↓

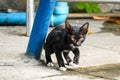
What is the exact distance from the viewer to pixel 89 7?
9273mm

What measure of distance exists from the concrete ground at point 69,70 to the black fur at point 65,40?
17 cm

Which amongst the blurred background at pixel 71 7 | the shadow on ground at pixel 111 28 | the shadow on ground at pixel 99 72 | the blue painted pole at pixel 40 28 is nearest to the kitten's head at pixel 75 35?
the shadow on ground at pixel 99 72

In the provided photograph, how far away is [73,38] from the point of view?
4.22 m

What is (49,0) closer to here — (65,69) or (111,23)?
(65,69)

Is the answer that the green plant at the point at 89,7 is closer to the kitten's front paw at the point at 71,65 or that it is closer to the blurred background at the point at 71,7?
the blurred background at the point at 71,7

↑

Edit the material from the line containing "In the provided" through its end, inclusive, changing "photograph" to "image" and leaving everything else unchanged. Return only those lines.

In the provided image, how far away is [73,38] from the point of view?
4.22 m

What is (49,0) closer to here — (65,69) or (111,23)?
(65,69)

Is the answer that the green plant at the point at 89,7 is closer to the kitten's front paw at the point at 71,65 or that it is closer to the blurred background at the point at 71,7?
the blurred background at the point at 71,7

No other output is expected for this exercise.